Mais de 2 mil alunos em Cabo Verde realizaram no final de Maio provas de leitura, matemática e compreensão para uma avaliação global do programa PISA, padrão de aprendizagem dos países da OCDE. Conclusões devem ser conhecidas no final de Junho.
Os resultados dos testes PISA em Cabo Verde devem ser conhecidos entre o final de Junho e o início de Julho. Para o director nacional da Educação de Cabo Verde o diagnóstico que vier destas avaliações não devem nem causar "euforia" se forem bons, nem depressão se forem maus", mas sim contribuir para melhor o percurso escolar do alunos cabo-verdianos.
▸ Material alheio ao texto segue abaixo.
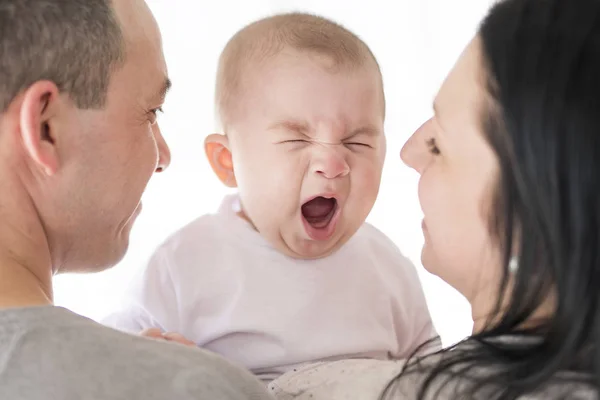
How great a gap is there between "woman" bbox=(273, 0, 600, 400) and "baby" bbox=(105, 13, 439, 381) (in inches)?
17.6

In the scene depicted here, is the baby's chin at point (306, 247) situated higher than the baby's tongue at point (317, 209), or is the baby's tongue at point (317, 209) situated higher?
the baby's tongue at point (317, 209)

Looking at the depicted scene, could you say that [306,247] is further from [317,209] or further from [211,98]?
[211,98]

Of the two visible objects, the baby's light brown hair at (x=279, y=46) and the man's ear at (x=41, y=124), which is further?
the baby's light brown hair at (x=279, y=46)

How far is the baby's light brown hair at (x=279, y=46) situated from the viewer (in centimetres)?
161

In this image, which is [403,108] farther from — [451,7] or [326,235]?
[326,235]

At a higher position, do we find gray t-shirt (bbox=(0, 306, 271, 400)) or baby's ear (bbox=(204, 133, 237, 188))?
baby's ear (bbox=(204, 133, 237, 188))

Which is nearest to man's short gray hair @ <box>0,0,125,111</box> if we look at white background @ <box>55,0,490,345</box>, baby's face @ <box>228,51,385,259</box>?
baby's face @ <box>228,51,385,259</box>

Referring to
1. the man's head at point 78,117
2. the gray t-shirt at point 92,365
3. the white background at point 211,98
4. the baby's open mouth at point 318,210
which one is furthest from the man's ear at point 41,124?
the white background at point 211,98

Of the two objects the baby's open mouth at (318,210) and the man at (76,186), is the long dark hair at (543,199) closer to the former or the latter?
the man at (76,186)

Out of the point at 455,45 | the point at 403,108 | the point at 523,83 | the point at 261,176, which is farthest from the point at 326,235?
the point at 455,45

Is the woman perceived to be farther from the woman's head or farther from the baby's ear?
the baby's ear

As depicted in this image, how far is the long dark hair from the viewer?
94 cm

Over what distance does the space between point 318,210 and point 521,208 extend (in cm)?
71

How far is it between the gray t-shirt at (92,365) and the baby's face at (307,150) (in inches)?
23.7
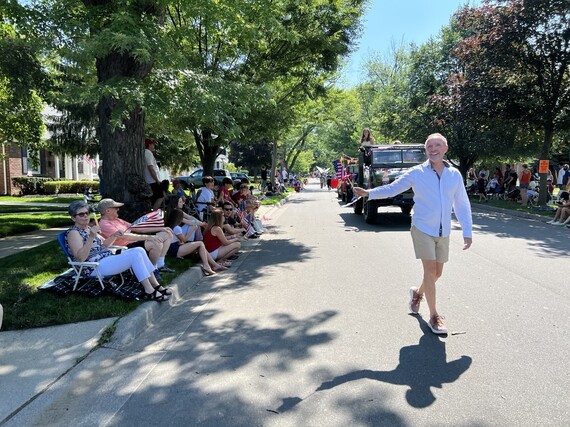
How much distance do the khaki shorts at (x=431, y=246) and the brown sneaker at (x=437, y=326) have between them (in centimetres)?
59

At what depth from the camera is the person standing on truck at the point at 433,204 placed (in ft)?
15.4

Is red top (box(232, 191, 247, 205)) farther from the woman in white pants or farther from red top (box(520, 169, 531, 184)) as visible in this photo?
red top (box(520, 169, 531, 184))

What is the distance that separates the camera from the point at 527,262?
823 centimetres

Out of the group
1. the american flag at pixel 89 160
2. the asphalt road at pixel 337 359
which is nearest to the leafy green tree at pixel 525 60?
the asphalt road at pixel 337 359

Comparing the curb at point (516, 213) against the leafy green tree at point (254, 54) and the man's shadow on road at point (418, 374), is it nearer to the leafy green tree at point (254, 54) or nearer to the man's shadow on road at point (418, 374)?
the leafy green tree at point (254, 54)

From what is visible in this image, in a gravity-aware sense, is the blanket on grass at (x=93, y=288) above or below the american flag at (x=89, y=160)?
below


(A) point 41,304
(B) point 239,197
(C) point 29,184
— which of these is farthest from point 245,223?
(C) point 29,184

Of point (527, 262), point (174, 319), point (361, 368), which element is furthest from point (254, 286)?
point (527, 262)

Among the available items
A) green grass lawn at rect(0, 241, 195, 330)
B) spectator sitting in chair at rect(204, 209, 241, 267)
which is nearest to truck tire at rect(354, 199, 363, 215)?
spectator sitting in chair at rect(204, 209, 241, 267)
Até ao final de Maio, cerca de 2200 alunos cabo-verdianos de 44 escolas que frequentam o 9º e o 10º ano de escolaridade foram avaliados nos chamados testes PISA, ou Programma for International Student Assessment, que mede os nivéis de aprendizagens dos alunos nos países da OCDE e que, entretanto, se tornou um padrão internacional de referência. Estes testes servem não para dar notas individuais, mas sim para avaliar as competências em geral num determinado país dos alunos a nível da leitura, matemática e resolução de situações do dia a dia.
Em África, só Marrocos faz estas avaliações e entra nos rankings da OCDE. Em Cabo Verde, após mudanças curriculares e uma preocupação crescente com as aprendizagens feitas alunos desde a entrada na escola primária, o país quer através destes testes identificar os pontos fortes, as fragilidades e áreas prioritárias de melhoria no ensino.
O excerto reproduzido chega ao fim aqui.